## What is required:
Would you return the data exactly as given, except for its pictures?

## Dataset records:
--------

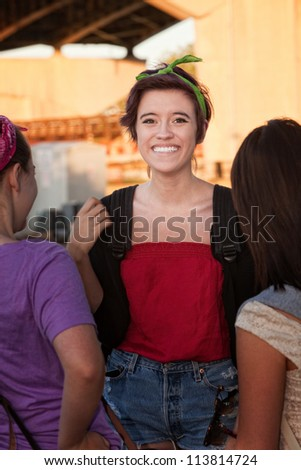 Flattered teenage girl talking with friends outdoors - stock photo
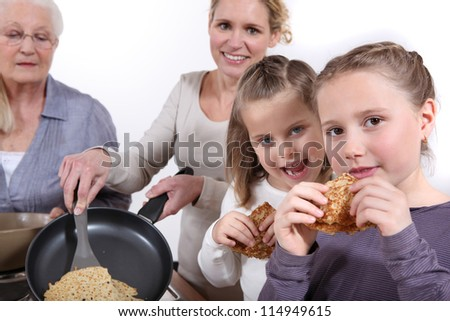 Family cooking pancakes - stock photo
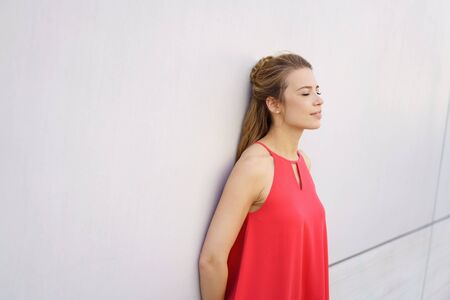 Serene young woman taking a moment to relax leaning against a white exterior wall with her eyes closed and copy space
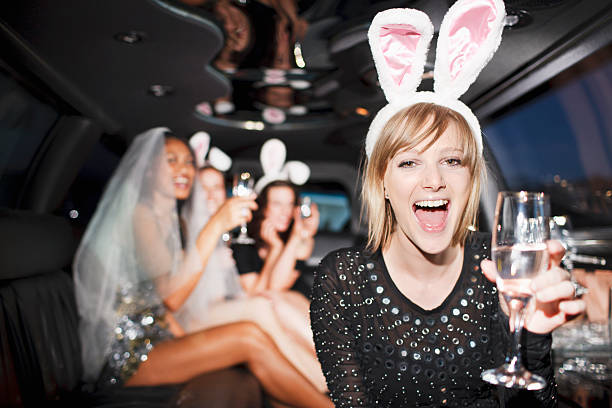 Woman in bunny ears drinking champagne in limo stock photo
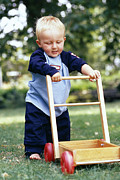 Child Care Posters - Young Boy Taking His First Steps Poster by Ian Boddy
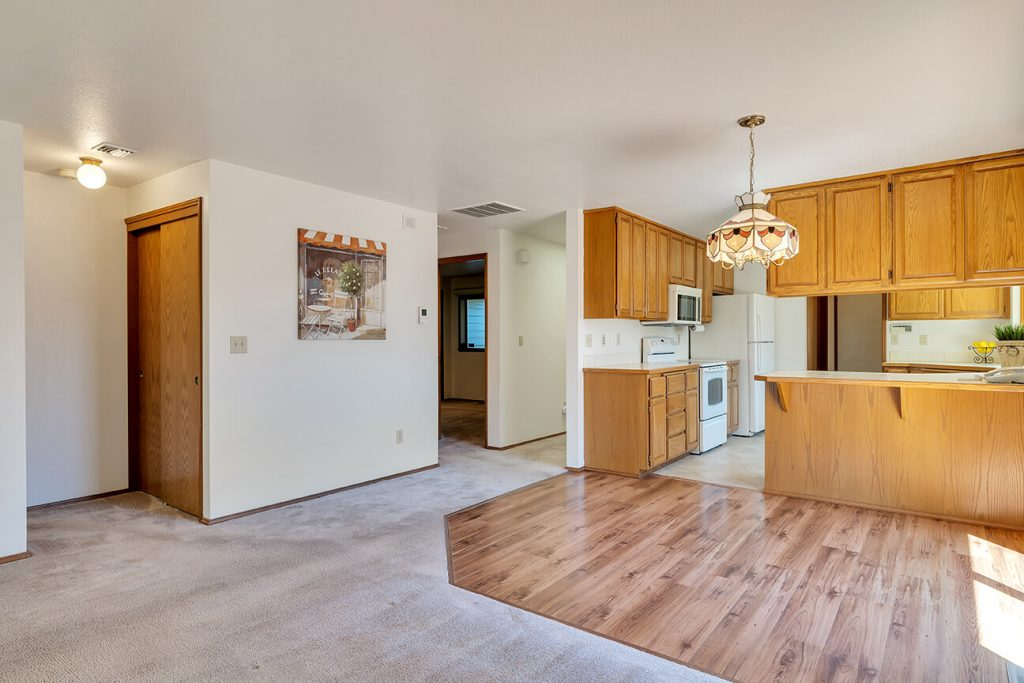 The laminate floor defines the dining space.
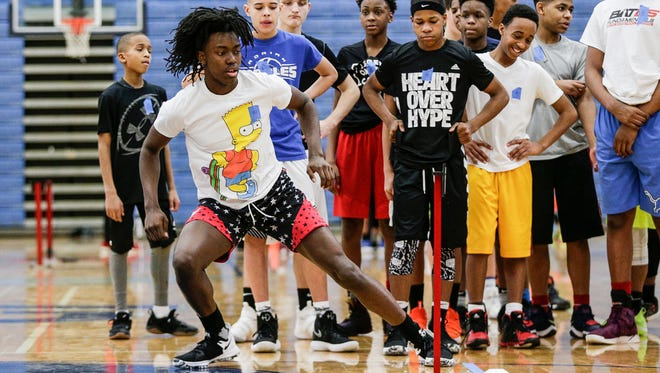 Javaughn Hannah of Mount Clemens shows his movement at a lane agility drill test during Bates Fundamentals Basketball Training at Lincoln High School in Augusta Township, Saturday, February 17, 2018.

--------

## Completed task:
 Flattered teenage girl talking with friends outdoors - stock photo
 Family cooking pancakes - stock photo
 Serene young woman taking a moment to relax leaning against a white exterior wall with her eyes closed and copy space
 Woman in bunny ears drinking champagne in limo stock photo
 Child Care Posters - Young Boy Taking His First Steps Poster by Ian Boddy
 The laminate floor defines the dining space.
 Javaughn Hannah of Mount Clemens shows his movement at a lane agility drill test during Bates Fundamentals Basketball Training at Lincoln High School in Augusta Township, Saturday, February 17, 2018.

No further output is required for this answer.